▸ Texte à lire:
◆ ◆ ◆ ◆ ◆

À cet égard, la Cour observe que, compte tenu, d’une part, du rôle important que joue la protection des données à caractère personnel au regard du droit fondamental au respect de la vie privée et, d’autre part, de l’ampleur et de la gravité de l’ingérence dans ce droit que comporte la directive, le pouvoir d’appréciation du législateur de l’Union s’avère réduit, de sorte qu’il convient de procéder à un contrôle strict.

Si la conservation des données imposée par la directive peut être considérée comme apte à réaliser l’objectif poursuivi par celle-ci, l’ingérence vaste et particulièrement grave de cette directive dans les droits fondamentaux en cause n’est pas suffisamment encadrée afin de garantir que cette ingérence soit effectivement limitée au strict nécessaire.

En effet, premièrement, la directive couvre de manière généralisée l’ensemble des individus, des moyens de communication électronique et des données relatives au trafic sans qu’aucune différenciation, limitation ou exception soit opérée en fonction de l’objectif de lutte contre les infractions graves.

◆ ◆ ◆ ◆ ◆

▸ Consigne: Recopiez mot pour mot le passage du texte sur la conservation des données qui va de « En effet, premièrement, la » jusqu'à « les infractions graves. ». Les enregistrements qui suivent constituent un matériau distinct du texte.

▸ Entrées extraites:
◆ ◆ ◆ ◆ ◆

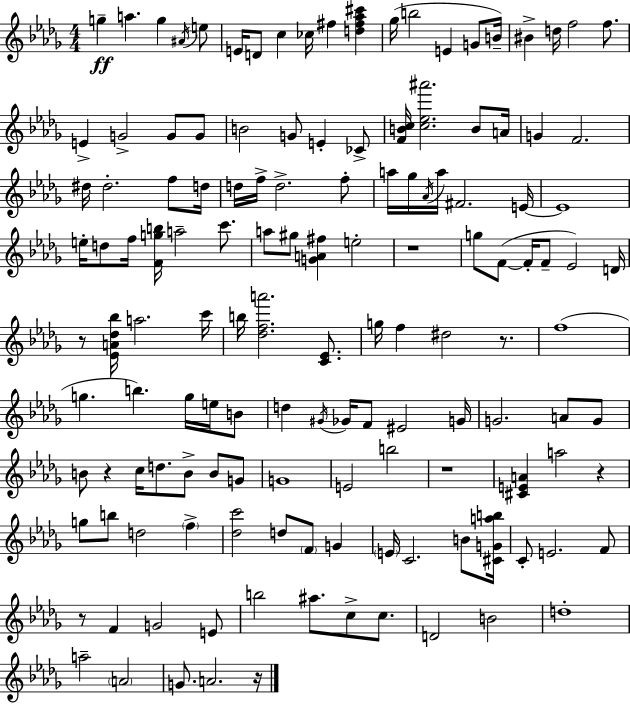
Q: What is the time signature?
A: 4/4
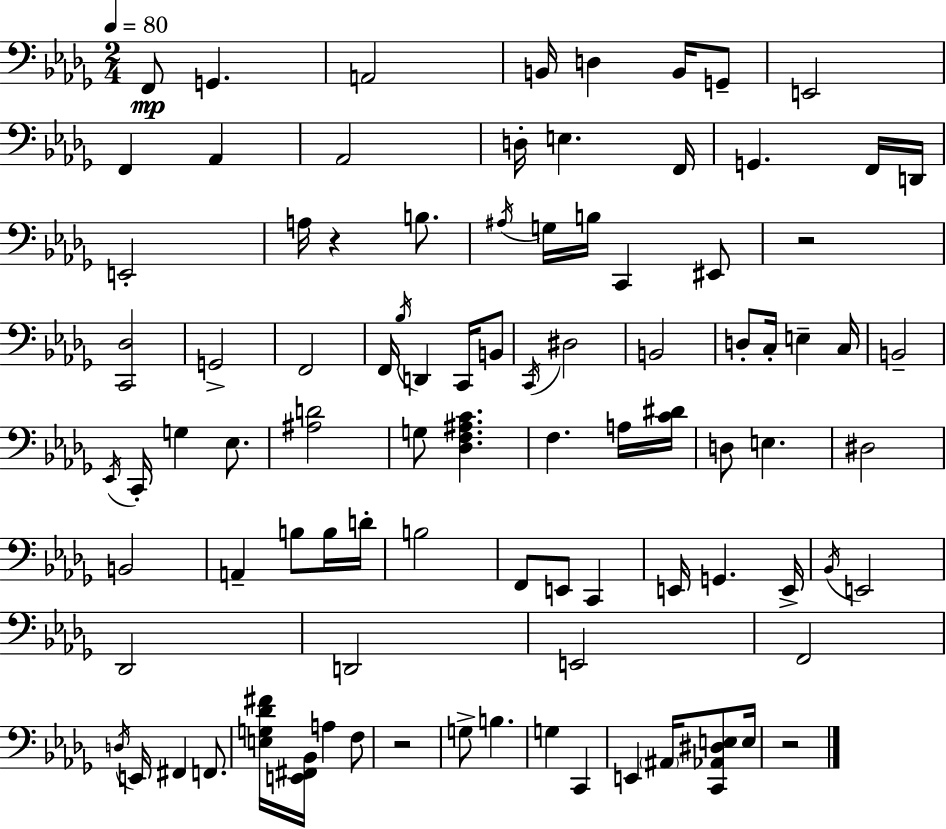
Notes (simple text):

F2/e G2/q. A2/h B2/s D3/q B2/s G2/e E2/h F2/q Ab2/q Ab2/h D3/s E3/q. F2/s G2/q. F2/s D2/s E2/h A3/s R/q B3/e. A#3/s G3/s B3/s C2/q EIS2/e R/h [C2,Db3]/h G2/h F2/h F2/s Bb3/s D2/q C2/s B2/e C2/s D#3/h B2/h D3/e C3/s E3/q C3/s B2/h Eb2/s C2/s G3/q Eb3/e. [A#3,D4]/h G3/e [Db3,F3,A#3,C4]/q. F3/q. A3/s [C4,D#4]/s D3/e E3/q. D#3/h B2/h A2/q B3/e B3/s D4/s B3/h F2/e E2/e C2/q E2/s G2/q. E2/s Bb2/s E2/h Db2/h D2/h E2/h F2/h D3/s E2/s F#2/q F2/e. [E3,G3,Db4,F#4]/s [E2,F#2,Bb2]/s A3/q F3/e R/h G3/e B3/q. G3/q C2/q E2/q A#2/s [C2,Ab2,D#3,E3]/e E3/s R/h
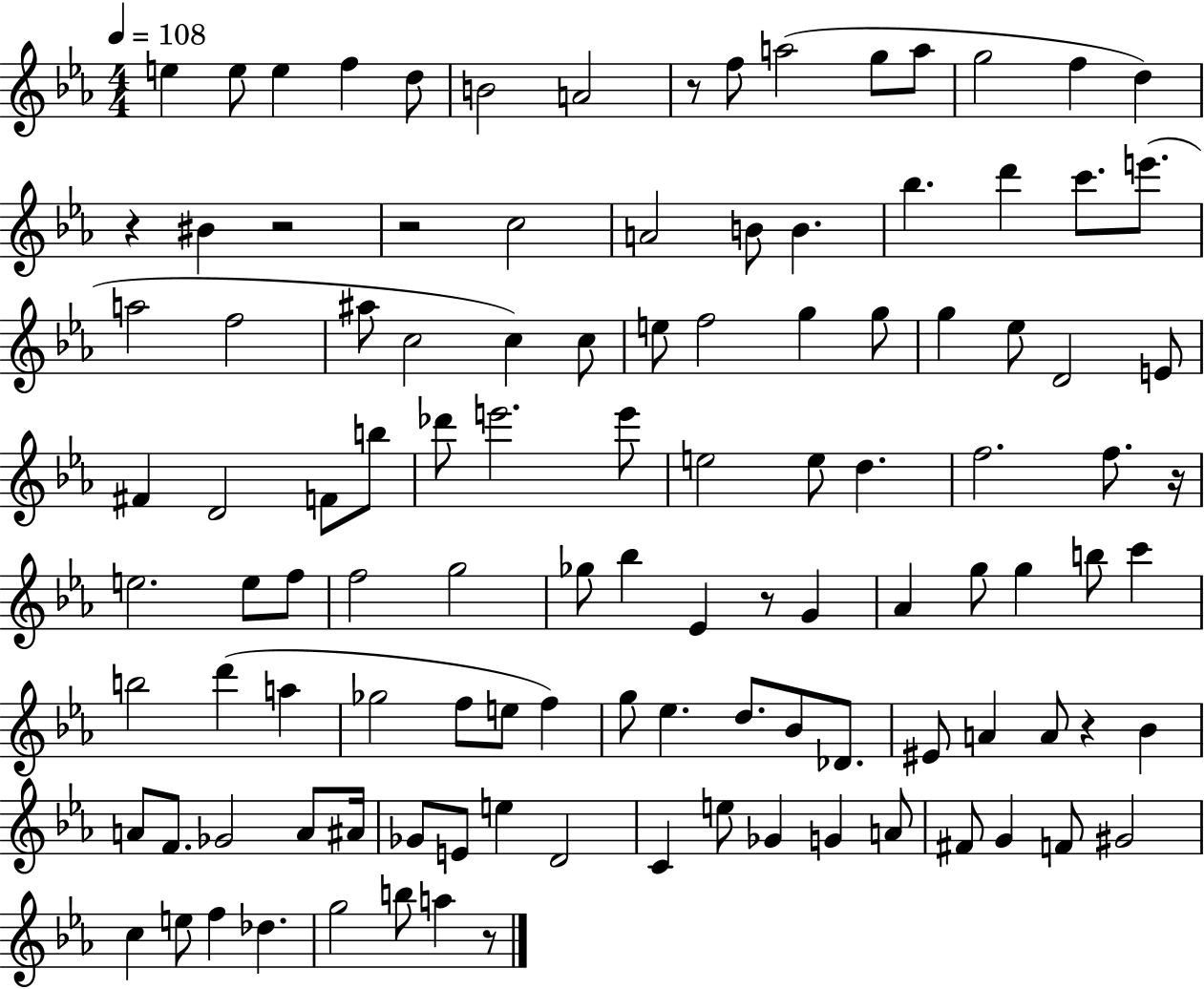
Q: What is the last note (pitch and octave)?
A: A5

◆ ◆ ◆ ◆ ◆

▸ Réponse attendue:
En effet, premièrement, la directive couvre de manière généralisée l’ensemble des individus, des moyens de communication électronique et des données relatives au trafic sans qu’aucune différenciation, limitation ou exception soit opérée en fonction de l’objectif de lutte contre les infractions graves.